La violence organisée – le terme de guerre se résume à cela – a longtemps été un facteur d’unification des peuples. Les preuves archéologiques montrent que près de la moitié de ceux qui ont vécu pendant la dernière partie de l’âge de pierre en Nubie, une région située le long de la rive sud du Nil, sont morts de mort violente.
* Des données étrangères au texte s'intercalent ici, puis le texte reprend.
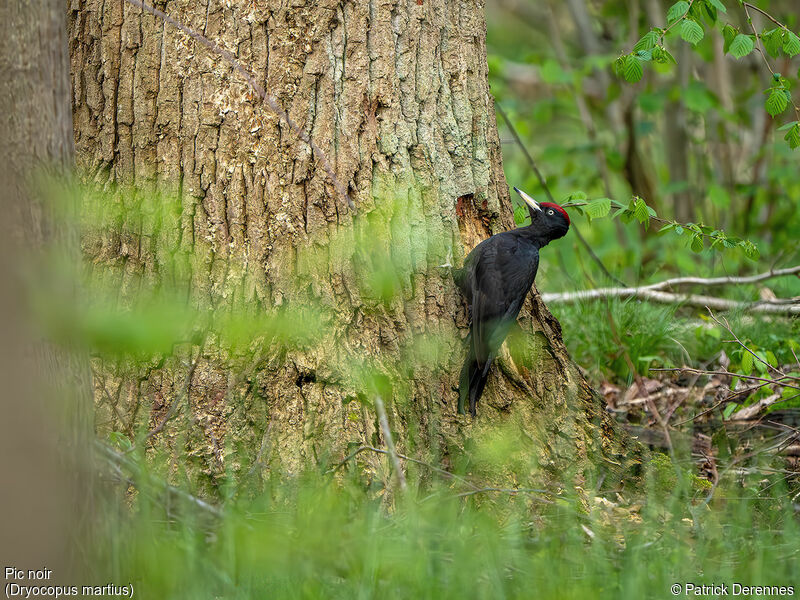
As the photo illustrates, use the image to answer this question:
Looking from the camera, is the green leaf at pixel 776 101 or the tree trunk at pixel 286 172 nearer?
the tree trunk at pixel 286 172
De nombreuses autres sociétés tribales à travers les âges ont partagé ce modèle de mortalité, ce qui suggère une mobilisation à grande échelle pour tuer plutôt qu’une violence aléatoire généralisée. Les raids orchestrés contre les colonies nubiennes voisines ont nécessité une coordination entre les villageois, de même que la lutte contre ces derniers. Les attaquants comme les défenseurs devaient mobiliser des ressources, faire des plans et instaurer la confiance entre eux afin de combattre efficacement. La coopération, la dépendance mutuelle, la confiance – même en tuant d’autres personnes – sont les pierres angulaires de l’ordre politique, les éléments fondamentaux des États.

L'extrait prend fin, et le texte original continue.